In a large saucepan over medium-high heat, pour in some oil and sauté the onions for a few minutes (until they’re becoming translucent), then add the ground meat. Once the meat is well cooked, add the garlic and spices. Mix well and cook until fragrant.
Break up your lasagna noodles into pieces.
Add tomato sauce, chicken broth, diced tomatoes, tomato paste, sugar and noodles. If vegetarian, add meat substitute now. Use medium-high heat to bring to a boil, then reduce heat to low-medium to simmer until pasta is tender, stirring occasionally, about 20 to 30 minutes.
Once the pasta is cooked, add cheese mix.
Serve in a bowl and add grated parmesan cheese and fresh basil to your heart’s content.
To prepare in slow cooker:
Follow steps 1 & 2 as outlined in stove-top instructions.
Add tomato sauce, chicken broth, diced tomatoes, tomato paste, and sugar.

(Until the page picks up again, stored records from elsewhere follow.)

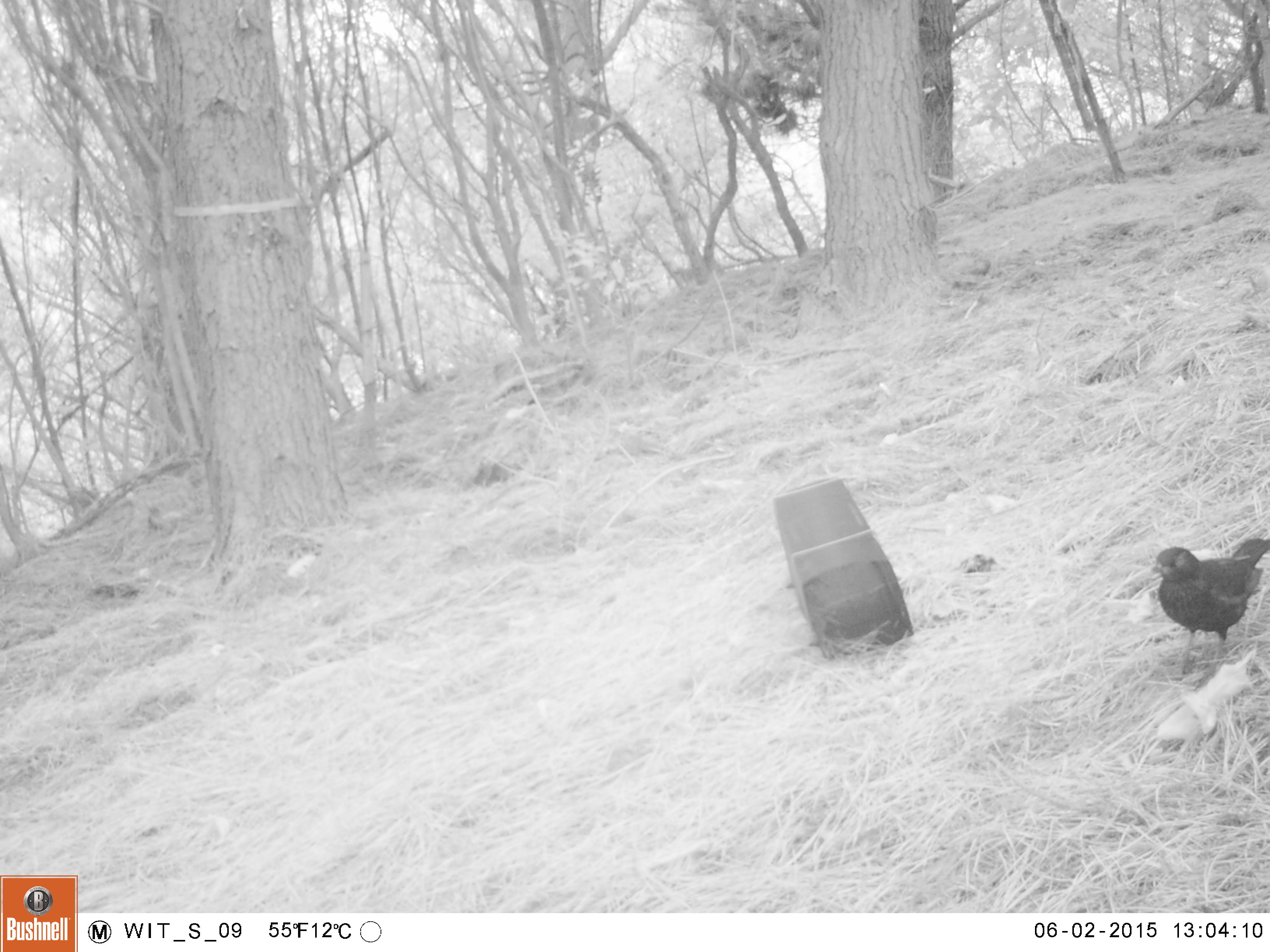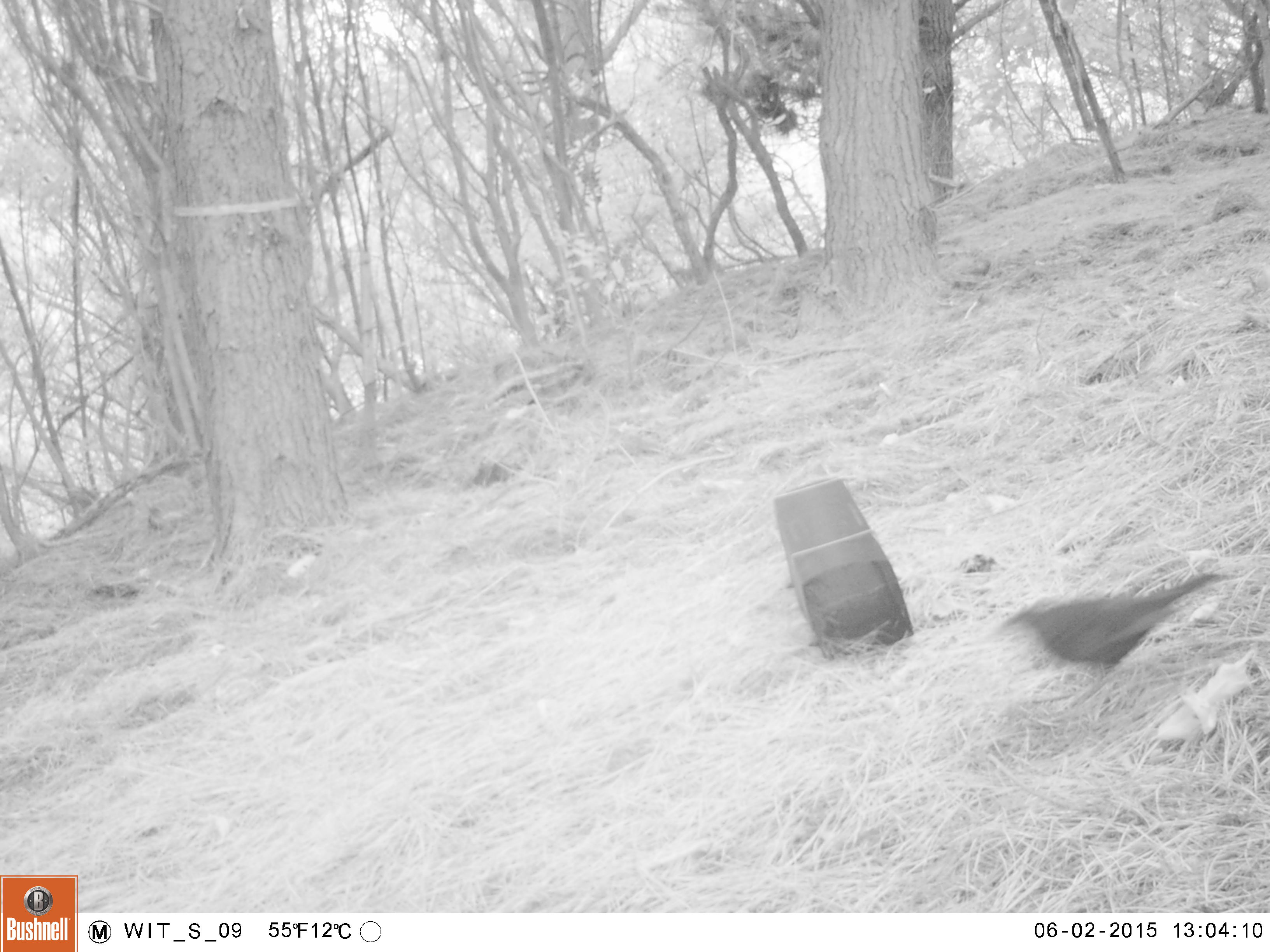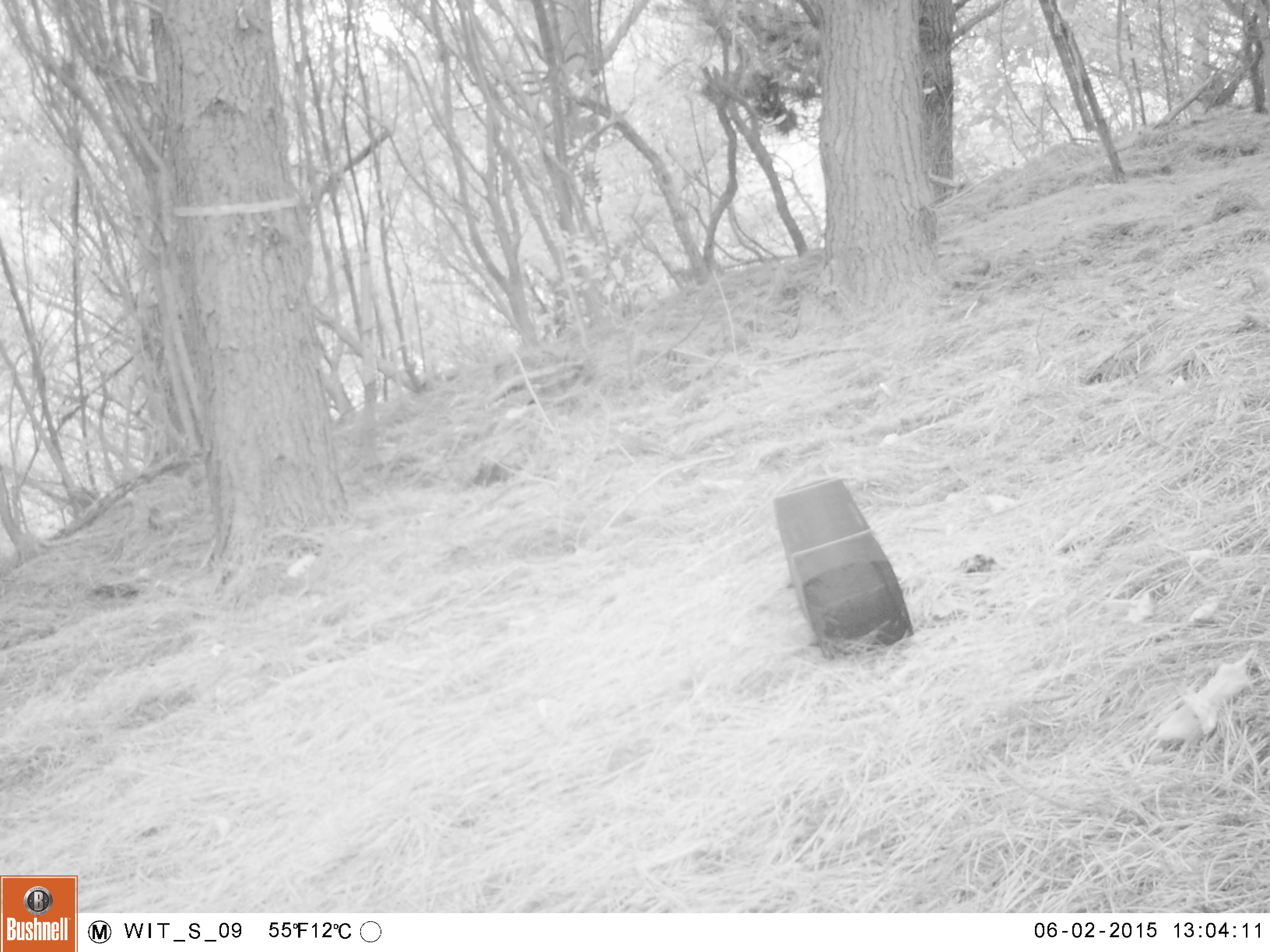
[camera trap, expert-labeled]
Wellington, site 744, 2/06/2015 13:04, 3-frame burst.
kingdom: Animalia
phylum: Chordata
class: Aves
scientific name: Aves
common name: bird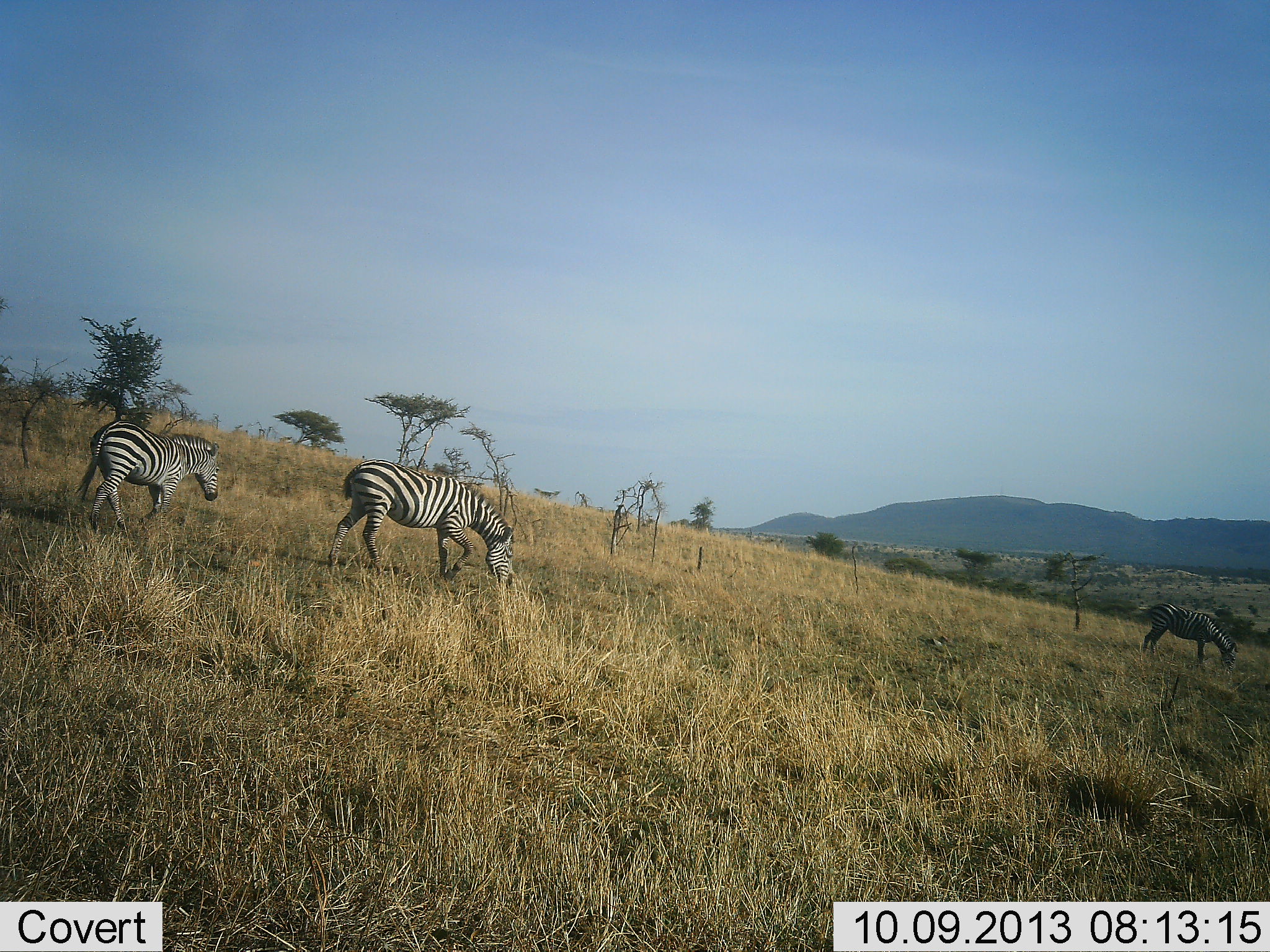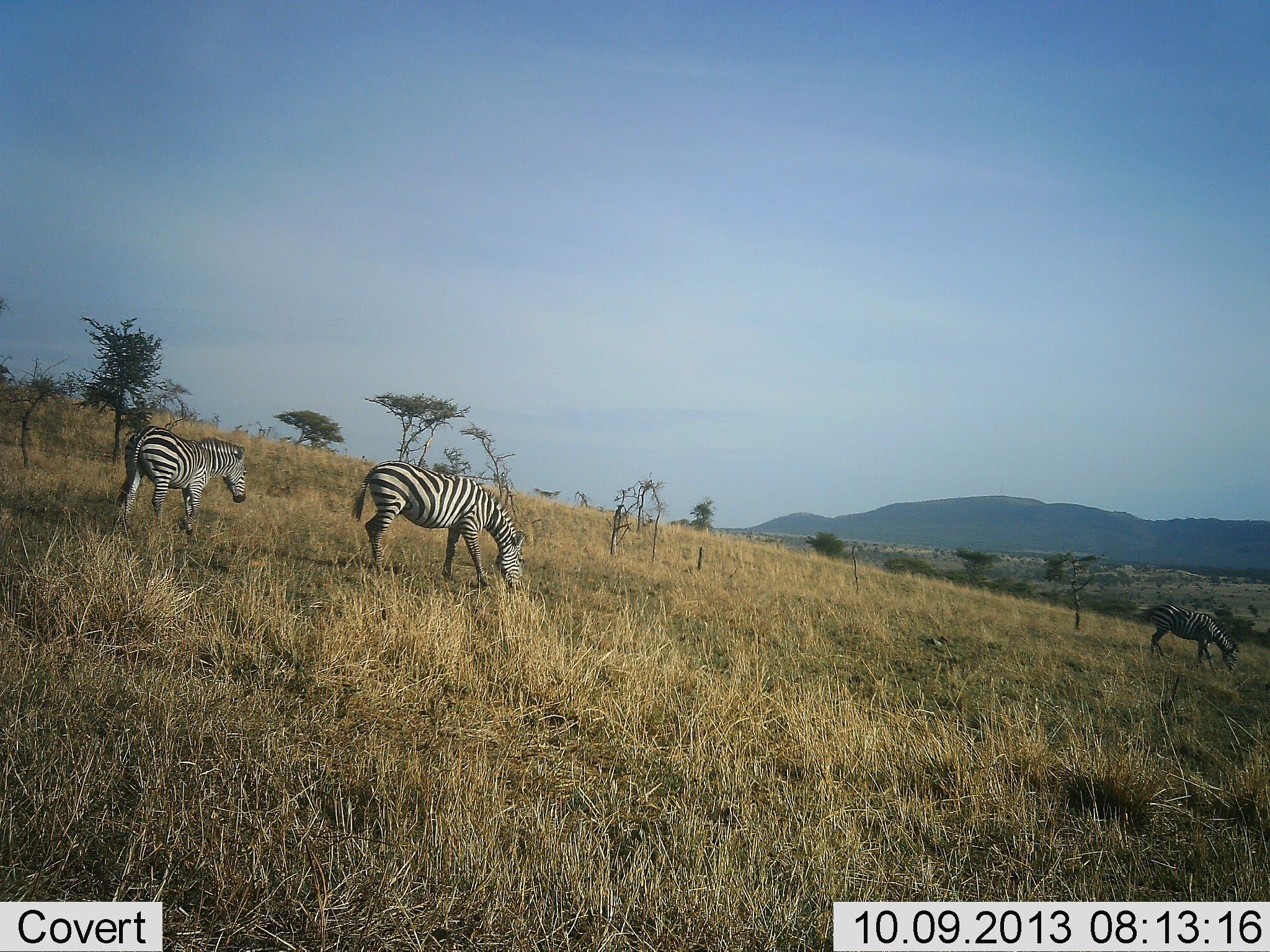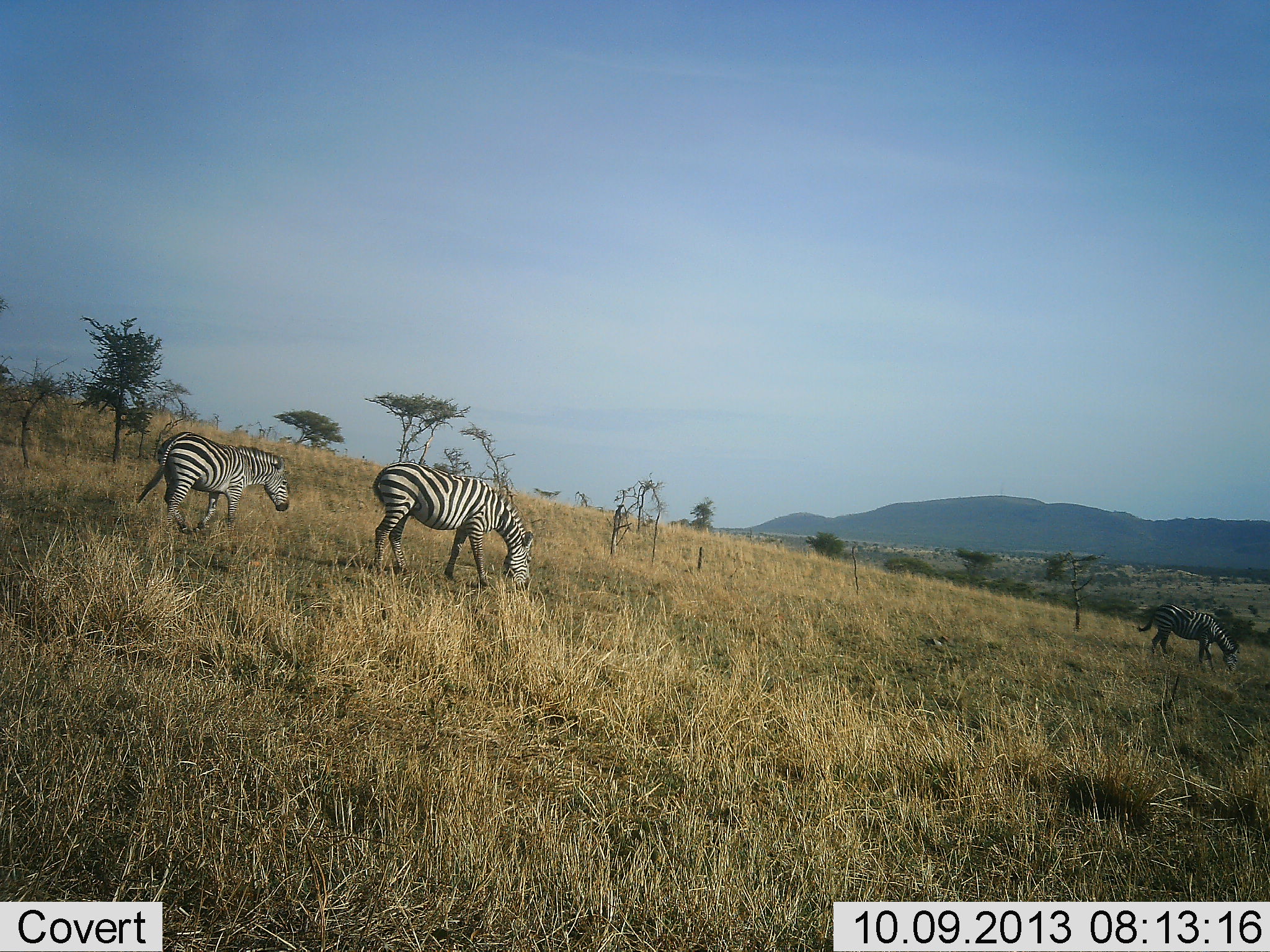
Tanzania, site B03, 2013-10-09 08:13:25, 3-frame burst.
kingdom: Animalia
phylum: Chordata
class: Mammalia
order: Perissodactyla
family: Equidae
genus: Equus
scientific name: Equus quagga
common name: plains zebra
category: zebra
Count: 3.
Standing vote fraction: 39%.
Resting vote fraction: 0%.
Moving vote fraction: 50%.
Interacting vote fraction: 0%.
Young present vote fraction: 0%.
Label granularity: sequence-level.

If vegetarian, add meat substitute now. If set to high, cook for 4 hours. If set to low, cook for 8 hours.
30 minutes before the soup is ready, add broken noodles and top with cheese mixture.
Serve in a bowl and add grated parmesan cheese and fresh basil to your heart’s content.
Notes
Remember: if you plan on freezing this dish omit the pasta noodles. Instead, cook the soup without noodles, freeze it, and then when you’re ready to eat it, thaw the soup, cook the noodles, mix the soup and noodles together, and serve immediately.